Participants were categorized based on the quartiles of DASH dietary pattern scores. To compare general characteristics across quartiles, we used one-way ANOVA and χ 2 tests where appropriate. Dietary intakes (age- and energy-adjusted) were compared using ANCOVA. Multivariate-adjusted means for anthropometric measures were computed using a general linear model in different models controlling for age (years) and energy intake (kcal/d) in model I; current use of oral contraceptive pills (yes or no), current use of corticosteroids (yes or no), physical activity (MET-h/week), marital status (married or not married), menopausal status (yes or no) and socio-economic status (low/medium/high) in model II; and additionally for dietary intakes of refined grains, sweets, white meat, oils, high-fat dairy products and eggs in model III. To investigate the relationship between DASH dietary pattern and risk of general and central obesity, we used multivariate logistic regression. Covariates were the same as above. All statistical analyses were done using the statistical software package PASW Statistics version 18. P values less than 0·05 were considered to be statistically significant.

The study protocol was approved the Regional Biomedical Ethics Committee affiliated to Isfahan University of Medical Sciences.

Results

Baseline characteristics of study participants across quartiles of DASH scores are presented in Table 1. Increased adherence to the DASH diet was associated with older age (P<0·01) and lower waist circumference (P=0·04). Consumption of the DASH dietary pattern was not significantly associated with weight, BMI or hip circumference. The distribution of individuals in terms of menopausal status, socio-economic status, marital status, current use of corticosteroids and current use of oral contraceptive pills was not significantly different across quartile categories of DASH score.

Table 1 Baseline characteristics according to quartile of Dietary Approaches to Stop Hypertension (DASH) diet score among female nurses (n 293) aged >30 years in Isfahan, Iran

MET, metabolic equivalent of task.

* Obtained from ANOVA for continuous variables and χ 2 test for categorical variables.

Mean value was significantly different from that in the third and fourth quartiles by paired t-test (P<0·05).

High socio-economic status was defined based on educational level, income, family size, being the owner of one’s house or renting the house, house area, being the owner of a car and number and kind of car, number of bedrooms and determination of who was in charge of the family.

Adherence to the DASH diet was associated with significantly greater intakes of fruits, vegetables, low-fat dairy (all P<0·001), whole grains (P=0·001), nuts and legumes (P=0·05; Table 2). Individuals in the fourth quartile of DASH score had significantly lower intakes of sugar-sweetened beverages (P<0·001) and oils (P=0·001) compared with those in the first quartile. There was no statistically significant association between adherence to the DASH diet and total energy or macronutrient intakes. Individuals in the fourth quartile of DASH diet score had significantly higher intakes of Ca, Mg, K, folate and total dietary fibre (all P<0·001) and lower intake of Na (P=0·07) compared with those in the first quartile.

Provided information:
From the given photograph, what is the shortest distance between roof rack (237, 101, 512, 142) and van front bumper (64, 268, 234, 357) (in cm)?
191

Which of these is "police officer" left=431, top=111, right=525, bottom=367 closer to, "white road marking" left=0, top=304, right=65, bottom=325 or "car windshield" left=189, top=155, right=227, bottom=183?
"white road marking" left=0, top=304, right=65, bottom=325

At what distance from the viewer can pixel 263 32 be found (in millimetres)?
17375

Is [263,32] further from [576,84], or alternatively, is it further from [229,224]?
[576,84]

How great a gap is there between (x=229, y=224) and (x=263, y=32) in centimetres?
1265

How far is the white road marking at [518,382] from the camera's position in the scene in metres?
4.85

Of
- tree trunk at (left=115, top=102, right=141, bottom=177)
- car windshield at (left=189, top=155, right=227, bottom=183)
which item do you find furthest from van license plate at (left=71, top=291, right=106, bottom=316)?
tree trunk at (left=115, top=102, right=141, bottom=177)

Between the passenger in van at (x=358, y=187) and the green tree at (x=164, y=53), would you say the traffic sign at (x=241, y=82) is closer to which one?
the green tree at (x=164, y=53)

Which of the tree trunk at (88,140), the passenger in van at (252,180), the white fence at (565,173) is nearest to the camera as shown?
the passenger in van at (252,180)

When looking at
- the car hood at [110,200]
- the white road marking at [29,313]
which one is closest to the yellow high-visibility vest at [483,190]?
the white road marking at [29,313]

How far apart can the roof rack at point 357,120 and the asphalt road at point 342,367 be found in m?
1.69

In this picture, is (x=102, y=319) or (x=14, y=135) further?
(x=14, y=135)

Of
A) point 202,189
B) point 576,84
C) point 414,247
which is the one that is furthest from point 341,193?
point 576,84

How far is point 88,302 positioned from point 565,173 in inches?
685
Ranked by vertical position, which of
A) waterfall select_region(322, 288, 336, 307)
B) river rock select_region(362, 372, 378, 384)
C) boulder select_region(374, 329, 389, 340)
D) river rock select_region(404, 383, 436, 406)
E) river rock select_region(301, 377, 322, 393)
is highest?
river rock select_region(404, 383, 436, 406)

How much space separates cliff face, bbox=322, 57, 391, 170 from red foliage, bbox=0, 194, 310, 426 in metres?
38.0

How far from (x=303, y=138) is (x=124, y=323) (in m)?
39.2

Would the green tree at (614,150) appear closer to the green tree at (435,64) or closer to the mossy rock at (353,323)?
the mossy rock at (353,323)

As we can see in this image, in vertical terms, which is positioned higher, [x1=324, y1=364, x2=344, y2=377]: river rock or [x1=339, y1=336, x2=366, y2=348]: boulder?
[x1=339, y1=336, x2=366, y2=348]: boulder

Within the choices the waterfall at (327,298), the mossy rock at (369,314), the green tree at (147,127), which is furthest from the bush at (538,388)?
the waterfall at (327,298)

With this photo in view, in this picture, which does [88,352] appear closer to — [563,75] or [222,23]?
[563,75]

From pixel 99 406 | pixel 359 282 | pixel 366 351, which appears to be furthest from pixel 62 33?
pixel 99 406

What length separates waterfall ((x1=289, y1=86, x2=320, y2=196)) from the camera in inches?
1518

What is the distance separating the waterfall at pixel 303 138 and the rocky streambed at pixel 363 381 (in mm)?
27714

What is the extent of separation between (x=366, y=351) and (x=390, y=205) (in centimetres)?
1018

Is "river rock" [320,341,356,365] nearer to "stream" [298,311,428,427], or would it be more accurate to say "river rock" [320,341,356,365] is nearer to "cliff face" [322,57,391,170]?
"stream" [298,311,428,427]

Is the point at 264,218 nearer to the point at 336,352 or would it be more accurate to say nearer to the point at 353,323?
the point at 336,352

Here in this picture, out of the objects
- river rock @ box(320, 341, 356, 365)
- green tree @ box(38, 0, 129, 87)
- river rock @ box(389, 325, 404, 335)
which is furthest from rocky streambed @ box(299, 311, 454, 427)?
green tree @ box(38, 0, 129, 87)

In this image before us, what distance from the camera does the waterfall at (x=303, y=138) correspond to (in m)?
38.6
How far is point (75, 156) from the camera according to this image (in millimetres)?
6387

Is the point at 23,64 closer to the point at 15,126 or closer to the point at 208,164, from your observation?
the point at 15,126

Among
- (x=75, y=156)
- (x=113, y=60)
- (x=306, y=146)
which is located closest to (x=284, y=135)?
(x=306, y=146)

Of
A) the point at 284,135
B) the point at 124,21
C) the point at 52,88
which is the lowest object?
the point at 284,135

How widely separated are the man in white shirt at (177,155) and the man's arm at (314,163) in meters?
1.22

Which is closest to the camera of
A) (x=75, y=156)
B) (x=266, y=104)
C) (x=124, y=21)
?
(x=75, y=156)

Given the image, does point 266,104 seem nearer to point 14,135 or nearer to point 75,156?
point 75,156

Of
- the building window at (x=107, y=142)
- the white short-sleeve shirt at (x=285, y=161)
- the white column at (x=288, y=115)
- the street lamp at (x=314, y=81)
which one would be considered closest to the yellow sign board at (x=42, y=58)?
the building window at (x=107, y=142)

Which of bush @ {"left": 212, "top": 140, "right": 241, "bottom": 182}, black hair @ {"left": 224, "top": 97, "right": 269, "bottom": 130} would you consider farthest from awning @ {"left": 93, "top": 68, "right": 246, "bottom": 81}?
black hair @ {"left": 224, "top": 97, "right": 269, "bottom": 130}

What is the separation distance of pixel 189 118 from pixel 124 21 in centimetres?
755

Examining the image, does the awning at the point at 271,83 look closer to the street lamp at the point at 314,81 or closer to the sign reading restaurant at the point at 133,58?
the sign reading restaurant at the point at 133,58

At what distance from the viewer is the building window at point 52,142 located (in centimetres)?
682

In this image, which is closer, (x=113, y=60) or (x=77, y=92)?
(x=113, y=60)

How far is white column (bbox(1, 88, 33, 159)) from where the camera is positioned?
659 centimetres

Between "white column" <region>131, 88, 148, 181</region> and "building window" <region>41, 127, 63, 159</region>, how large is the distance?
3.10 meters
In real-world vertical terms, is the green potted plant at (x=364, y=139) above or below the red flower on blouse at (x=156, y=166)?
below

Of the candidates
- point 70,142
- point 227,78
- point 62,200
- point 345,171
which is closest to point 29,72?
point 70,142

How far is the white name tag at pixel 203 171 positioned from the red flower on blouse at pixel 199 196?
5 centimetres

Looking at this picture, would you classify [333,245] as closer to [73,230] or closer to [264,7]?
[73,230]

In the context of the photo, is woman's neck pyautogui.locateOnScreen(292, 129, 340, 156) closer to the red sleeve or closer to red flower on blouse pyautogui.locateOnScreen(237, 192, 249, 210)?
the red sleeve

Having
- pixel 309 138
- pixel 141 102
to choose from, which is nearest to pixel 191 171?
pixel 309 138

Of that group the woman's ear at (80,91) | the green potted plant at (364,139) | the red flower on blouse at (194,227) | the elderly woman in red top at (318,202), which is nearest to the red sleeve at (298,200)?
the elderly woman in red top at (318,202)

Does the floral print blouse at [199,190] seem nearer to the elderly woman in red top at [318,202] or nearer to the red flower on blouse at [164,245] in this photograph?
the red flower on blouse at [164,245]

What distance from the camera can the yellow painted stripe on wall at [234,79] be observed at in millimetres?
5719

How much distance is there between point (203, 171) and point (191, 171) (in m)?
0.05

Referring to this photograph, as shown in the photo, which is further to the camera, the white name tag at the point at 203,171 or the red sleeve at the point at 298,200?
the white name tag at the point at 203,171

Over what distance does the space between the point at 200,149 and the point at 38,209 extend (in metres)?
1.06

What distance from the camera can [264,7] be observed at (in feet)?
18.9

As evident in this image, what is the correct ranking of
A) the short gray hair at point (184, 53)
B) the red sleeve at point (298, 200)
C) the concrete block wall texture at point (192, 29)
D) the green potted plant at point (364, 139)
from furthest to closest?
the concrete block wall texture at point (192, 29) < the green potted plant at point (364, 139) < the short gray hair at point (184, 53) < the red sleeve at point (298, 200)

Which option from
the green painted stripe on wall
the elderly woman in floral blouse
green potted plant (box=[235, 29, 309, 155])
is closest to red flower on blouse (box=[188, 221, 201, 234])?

Your tasks:
(1) According to the DASH diet study text, which software package was used for all statistical analyses?
(2) Quote the DASH diet study text word for word, starting with "Table 1 Baseline" and going on through "equivalent of task.".

Answers by item:
(1) PASW Statistics version 18.

(2)
Table 1 Baseline characteristics according to quartile of Dietary Approaches to Stop Hypertension (DASH) diet score among female nurses (n 293) aged >30 years in Isfahan, Iran

MET, metabolic equivalent of task.